The relationship between law and grace is a central issue for almost anyone involved in religion. Basically, it is the creative tension between religion as requirements and religion as transformation. Is God’s favor based on a performance principle (Law)? Or does religion work within an entirely different economy and equation? This is a necessary boxing match, but a match in which grace must win. When it doesn’t, religion becomes moralistic, which is merely the ego’s need for order and control. I am sorry to say, but this is most garden-variety religion. We must recover grace-oriented spirituality…
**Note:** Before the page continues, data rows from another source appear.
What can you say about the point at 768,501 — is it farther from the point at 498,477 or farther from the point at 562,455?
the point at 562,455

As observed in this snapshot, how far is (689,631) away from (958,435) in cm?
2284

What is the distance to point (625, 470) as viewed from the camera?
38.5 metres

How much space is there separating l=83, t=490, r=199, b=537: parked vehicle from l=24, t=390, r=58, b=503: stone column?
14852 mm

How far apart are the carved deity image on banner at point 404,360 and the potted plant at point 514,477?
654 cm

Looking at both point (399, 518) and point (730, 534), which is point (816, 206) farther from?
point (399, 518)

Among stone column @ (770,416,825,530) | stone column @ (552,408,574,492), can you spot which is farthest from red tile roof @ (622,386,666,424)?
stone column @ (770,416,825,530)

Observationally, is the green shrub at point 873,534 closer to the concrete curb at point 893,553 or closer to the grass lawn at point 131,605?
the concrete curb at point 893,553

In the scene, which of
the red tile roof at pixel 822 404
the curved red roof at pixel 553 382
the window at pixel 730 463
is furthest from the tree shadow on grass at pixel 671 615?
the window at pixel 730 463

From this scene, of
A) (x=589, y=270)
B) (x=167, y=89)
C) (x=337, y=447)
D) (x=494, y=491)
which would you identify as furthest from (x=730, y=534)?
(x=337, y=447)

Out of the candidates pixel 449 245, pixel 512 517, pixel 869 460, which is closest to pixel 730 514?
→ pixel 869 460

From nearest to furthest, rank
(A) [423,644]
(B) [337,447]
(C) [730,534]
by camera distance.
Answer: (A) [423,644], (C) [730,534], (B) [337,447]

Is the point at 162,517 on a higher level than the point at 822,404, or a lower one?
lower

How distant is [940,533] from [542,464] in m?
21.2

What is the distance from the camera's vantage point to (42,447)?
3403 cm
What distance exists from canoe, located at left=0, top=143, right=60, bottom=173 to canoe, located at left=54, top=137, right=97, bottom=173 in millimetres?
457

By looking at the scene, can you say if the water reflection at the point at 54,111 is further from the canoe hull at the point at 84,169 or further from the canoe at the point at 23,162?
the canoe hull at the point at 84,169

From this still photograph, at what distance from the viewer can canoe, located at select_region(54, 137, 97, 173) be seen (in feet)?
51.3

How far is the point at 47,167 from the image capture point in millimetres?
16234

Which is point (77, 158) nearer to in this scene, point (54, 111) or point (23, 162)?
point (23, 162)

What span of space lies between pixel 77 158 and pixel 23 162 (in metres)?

the law …is just to get us started, but legalism too often takes over. …Laws can only give us information; they cannot give us transformation (Romans 3:20; 7:7-13). Laws can give us very good boundaries, but boundary-keeping of itself is a long way from love.[1]

So Paul appeals to the Holy Spirit’s work among them – the thing that he witnessed among this community when he was with them. They believed then – what’s changed? Has the argument of good order and exclusion won? What about the power of the Holy Spirit?

And then he reminds them what it looks like when God’s grace is being lived out:

There is no longer Jew or Greek, there is no longer slave or free, there is no longer male and female; for all of you are one in Christ Jesus.

And we need reminding, don’t we? We do. It’s too easy to forget that we are, each of us, a child of God. It’s too easy to put dividing lines between us. It’s too easy to just do it the way the world does it: categorize people by what they’re worth, what they look like, and who they will serve or be served by.

[bumper sticker]You see, Paul wrote this impassioned letter to this church so that they would be different from the world around them. He’s encouraging them to keep church weird. Actually to make weird the starting point.

Because, when you get right down to it, what we’re asked to do looks nothing like how the world works or is supposed to work. A friend of mine, with her church in Missouri raised money to pay off any kid’s lunch account that was past due and the money is caught up in red tape. Another group of people began feeding homeless people in parks in Detroit. Then the city council passed a law saying it was illegal to feed homeless and hungry people. So, this same group of people met in the same park and instead held a worship service and communion, well, they fed people during communion.

The red tape and city council remind us of our human tendency to want to regulate and control. This is why River of Hope has a purpose statement and guiding principles. They gently move us away from our tendencies and remind us of God’s call to love instead. It’s why we have them in front of us at our meetings, because we want each decision we make to be guided by the metric of love rather than regulation.

And this is something we have to be constantly reminded of. We must be re-taught our story and God’s story over and over again. We need to re-learn that this story is one of transformation and love, not of law-keeping and hash marks.

It’s why I invite you, week after week, into daily prayer and scripture reading. Because it’s so easy to forget. We forget all the time that the purpose of church, the purpose of following Jesus is to have our heart and lives changed. The Gospel, the Good News we find in Jesus Christ, breaks the law wide open and gives us freedom to love as Jesus has us love.

[Gottman slide] And why does God wish this for us… because Hurt people hurt people. But you know what? Free people free people. That’s what this is all about. It’s what the church is for. We are freed in Christ as children of God to freely show that love to others. The Gospel, the Good News of Jesus Christ breaks the law wide open and redefines the law as the law of love. A love that proclaims:

There is no longer Jew or Greek, there is no longer slave or free, there is no longer male and female; for all of you are one in Christ Jesus.